== Passage given ==
China’s Chang’e 3 mission arrived on the moon on December 14, 2013. Chang’e 3 is the landing stage of
China’s multi-stage moon mission, and includes an instrumented lander and rover. Both the lander and
rover have tested and used some of the equipment, and then hibernated for their first two-week long lunar
night. Once the sun returned they got back to work, and according to the Chinese press things seemed
to be working fine. On January 24, 2014 the lander powered down to hibernate for the second lunar
night phase, but before the rover could do the same, something went wrong in communication with the
Chinese scientists, and so its instruments and solar panels couldn’t be protected before the night came
with its -180 C temperature. It had been hoped that the Yutu rover would provide ground-truth for data
collected by the orbiters of China and other countries, but if Yutu doesn’t survive the night, this will need
to wait for Yutu’s backup rover in the Chang’e 4 mission, which will be launched in 2015.
The Yutu rover has these mineral and rock analyzing instruments: Ground Penetrating Radar, Panoramic
Camera, Alpha Particle X-Ray Spectrometer, and Visible/near-Infrared Imager. These are some of the same
kind of instruments aboard the Curiosity rover, which is studying the geology in its own area on Mars.
Hopefully the Chang’e 4 rover will get to use these instruments much more than Yutu did!

A block of data
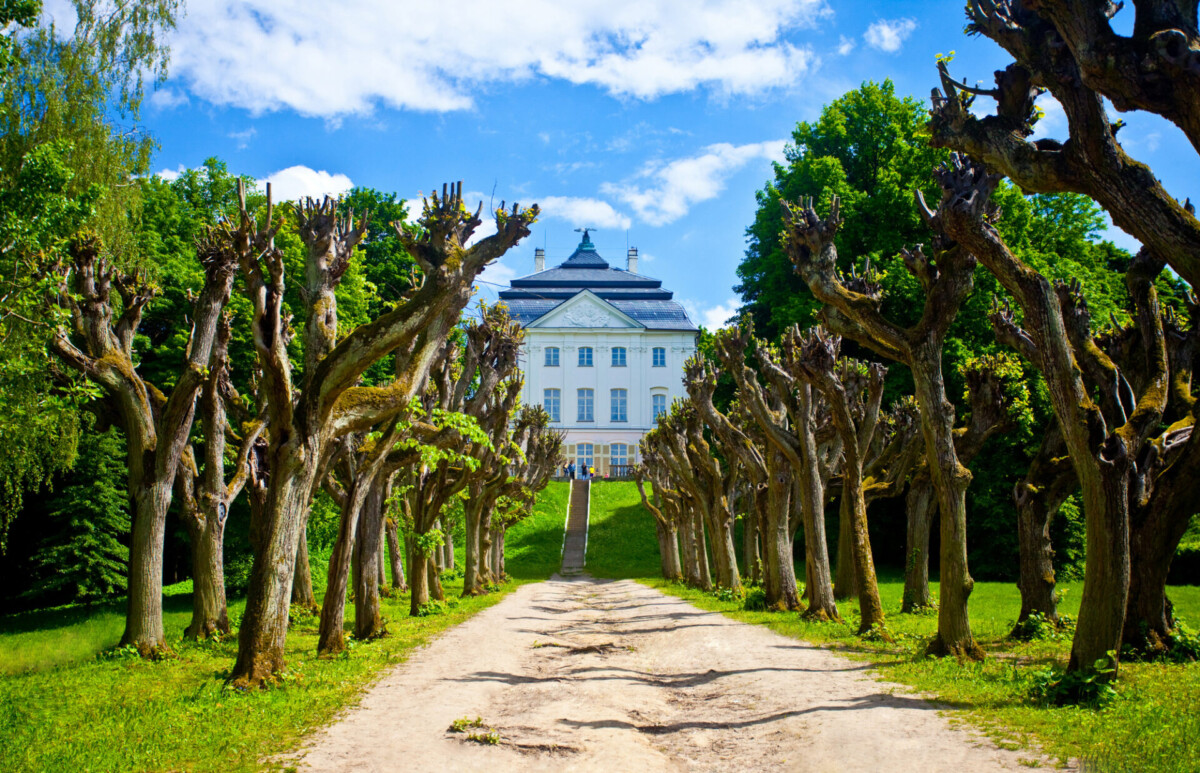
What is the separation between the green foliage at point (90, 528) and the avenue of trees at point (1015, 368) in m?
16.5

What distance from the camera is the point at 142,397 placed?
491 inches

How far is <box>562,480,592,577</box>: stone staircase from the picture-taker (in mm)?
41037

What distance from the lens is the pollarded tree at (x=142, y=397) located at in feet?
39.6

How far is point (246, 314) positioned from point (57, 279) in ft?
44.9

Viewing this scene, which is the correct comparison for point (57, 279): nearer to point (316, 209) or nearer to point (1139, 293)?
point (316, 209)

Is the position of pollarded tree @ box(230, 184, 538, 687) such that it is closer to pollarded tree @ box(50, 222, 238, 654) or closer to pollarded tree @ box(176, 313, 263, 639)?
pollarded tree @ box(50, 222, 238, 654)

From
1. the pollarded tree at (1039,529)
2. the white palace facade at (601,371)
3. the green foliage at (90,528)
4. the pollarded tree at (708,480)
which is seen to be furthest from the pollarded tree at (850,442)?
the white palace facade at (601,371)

--

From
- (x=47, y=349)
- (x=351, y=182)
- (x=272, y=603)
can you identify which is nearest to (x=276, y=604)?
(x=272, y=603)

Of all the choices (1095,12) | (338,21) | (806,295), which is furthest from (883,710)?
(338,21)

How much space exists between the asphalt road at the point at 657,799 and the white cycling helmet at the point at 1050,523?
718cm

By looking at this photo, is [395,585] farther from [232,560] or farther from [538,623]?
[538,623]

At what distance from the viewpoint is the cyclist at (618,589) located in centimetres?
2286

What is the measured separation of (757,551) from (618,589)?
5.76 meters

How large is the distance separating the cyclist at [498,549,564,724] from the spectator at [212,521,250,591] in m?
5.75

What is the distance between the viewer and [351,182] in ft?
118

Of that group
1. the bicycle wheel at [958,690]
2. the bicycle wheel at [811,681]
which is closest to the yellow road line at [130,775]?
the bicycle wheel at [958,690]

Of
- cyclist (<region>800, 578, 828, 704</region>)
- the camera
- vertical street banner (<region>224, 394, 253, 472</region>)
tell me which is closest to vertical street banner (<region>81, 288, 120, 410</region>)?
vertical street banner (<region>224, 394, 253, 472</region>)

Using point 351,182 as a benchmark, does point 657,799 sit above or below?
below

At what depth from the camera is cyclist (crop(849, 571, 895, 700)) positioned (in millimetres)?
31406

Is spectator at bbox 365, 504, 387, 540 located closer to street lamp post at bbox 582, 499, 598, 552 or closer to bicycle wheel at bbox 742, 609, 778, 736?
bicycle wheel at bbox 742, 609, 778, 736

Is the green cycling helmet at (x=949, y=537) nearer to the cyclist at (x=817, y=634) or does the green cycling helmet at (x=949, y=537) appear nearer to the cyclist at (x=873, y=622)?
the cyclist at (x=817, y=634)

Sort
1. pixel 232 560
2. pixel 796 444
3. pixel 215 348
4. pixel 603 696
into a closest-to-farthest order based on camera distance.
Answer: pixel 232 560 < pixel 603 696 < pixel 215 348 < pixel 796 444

== What is expected ==
Using the moon mission text, say whether each statement agrees with it, answering yes or no and quoting the words that settle it.
1. The Chang'e 3 mission reached the moon in December 2013.
2. The rover powered down for the second lunar night before the lander did.
3. The Chang'e 4 mission is planned to launch in 2015.

== Task solution ==
1. Yes: "China’s Chang’e 3 mission arrived on the moon on December 14, 2013."
2. No: "On January 24, 2014 the lander powered down to hibernate for the second lunar night phase, but before the rover could do the same, something went wrong"
3. Yes: "Yutu’s backup rover in the Chang’e 4 mission, which will be launched in 2015."